**Given passage:**
******************************

The next day was a Saturday, and I spent the entire day in a cold sweat of anxiety. My family is part of a church small-group, and every month we meet at each others’ houses for dinner. This particular Saturday, we were meeting at the fanciest, richest house of the entire group. I was completely overwhelmed. I don’t think I said over five words throughout the entire dinner, and I was eager to get home early. Then I saw my best friend, Brandon, sneak into the dark living room. Brandon is a silent, awkward sophomore at Alameda High. Not one to talk much, he spends most of his time playing MineCraft on his laptop. He has been one of my best friends for my whole life, but we have never once had a truly serious conversation. On a whim, I followed him into the huge, pitch dark living room. He was sitting and playing on his Nintendo DS. I sat on the armchair across from him. We were quiet for a long time, not talking, just listening to each others’ thoughts, communicating without any words, knowing we had both escaped for the exact same reason. After a while he invited me to watch him play. We sat on the squashy red couch together and watched his little boxy character battle monsters and collect Pokemon. Soon we were talking, discussing weird dreams and awkward friends, embarrassing moments, bad teachers. I don’t think I’ve ever laughed so hard as I did on that one night.

******************************

**Given information:**
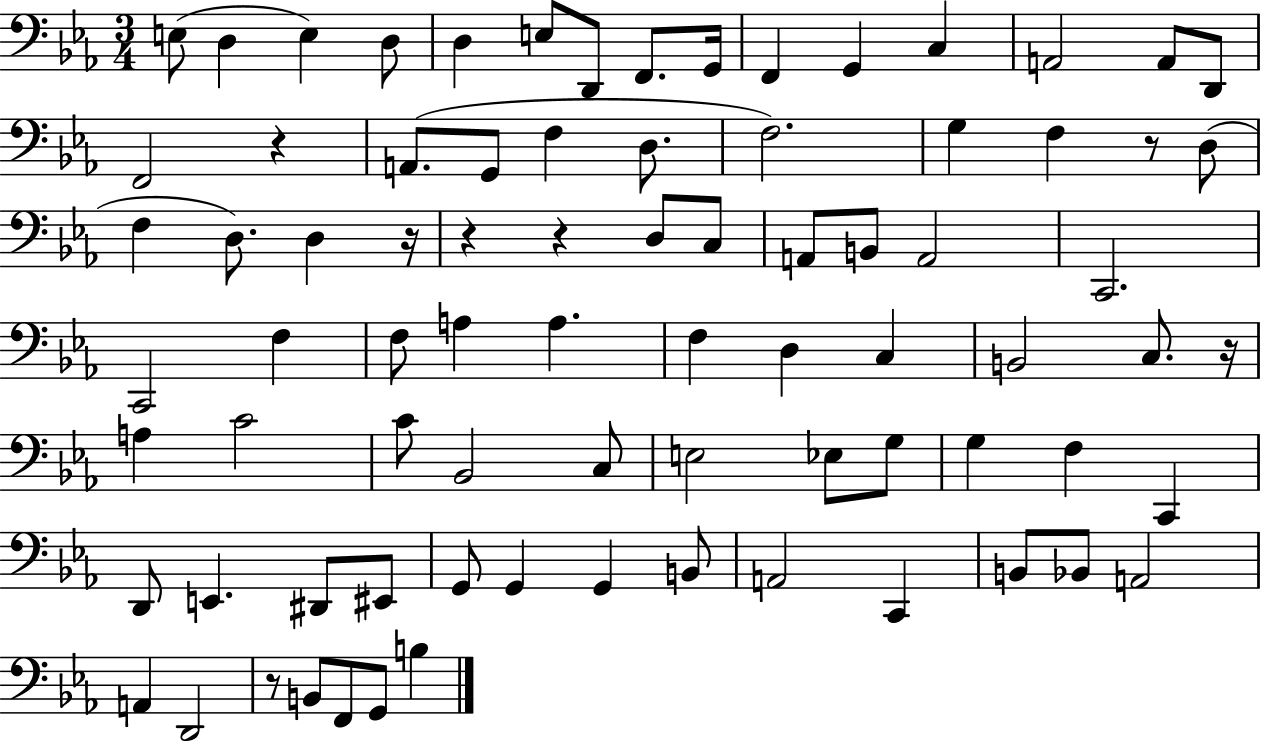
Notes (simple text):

E3/e D3/q E3/q D3/e D3/q E3/e D2/e F2/e. G2/s F2/q G2/q C3/q A2/h A2/e D2/e F2/h R/q A2/e. G2/e F3/q D3/e. F3/h. G3/q F3/q R/e D3/e F3/q D3/e. D3/q R/s R/q R/q D3/e C3/e A2/e B2/e A2/h C2/h. C2/h F3/q F3/e A3/q A3/q. F3/q D3/q C3/q B2/h C3/e. R/s A3/q C4/h C4/e Bb2/h C3/e E3/h Eb3/e G3/e G3/q F3/q C2/q D2/e E2/q. D#2/e EIS2/e G2/e G2/q G2/q B2/e A2/h C2/q B2/e Bb2/e A2/h A2/q D2/h R/e B2/e F2/e G2/e B3/q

******************************

**What you need to do:**
**A.** In the story about the church small-group dinner, what topics did the narrator and Brandon discuss once they started talking?
**B.** In the church dinner story, what school does Brandon attend?
**C.** Carry on the church dinner story from its final sentence.
Nothing in the listing matters here.

**Responses per task:**
**A.**
- Weird dreams
- Awkward friends
- Embarrassing moments
- Bad teachers

**B.** Alameda High.

**C.**
When I was the absolute furthest from God, He picked me up and stuck me back on my feet. With the help of an empty room, a Nintendo DS, and Brandon VanGelder, God put my pieces back together. There were no tears, no wild embracing, no promises to be a better person, none of that. But that night in late October was nothing less than a miracle.

In his book Tattoos on the Heart, Father Greg Boyle calls miracles “Music with nothing playing”. Like the story of Elijah, God was not in the fire, the earthquake, or the wind storm. God was no less than the faintest whisper. But that whisper was more precious than any praise song or devotion. He was there, and He was taking extreme actions to show that I was extraordinarily loved.

Miracles are constantly happening. The air is thick with them. God sends us these sudden, breath-taking moments to stick us back in the right direction. The more we try to run away, to forget, to believe that we are no good, God continues to call us back, saying that we are worth it and He has a plan. God uses miracles to say that He doesn’t just love us, He is madly and irrevocably IN LOVE with us. And that is all that we ever need to know.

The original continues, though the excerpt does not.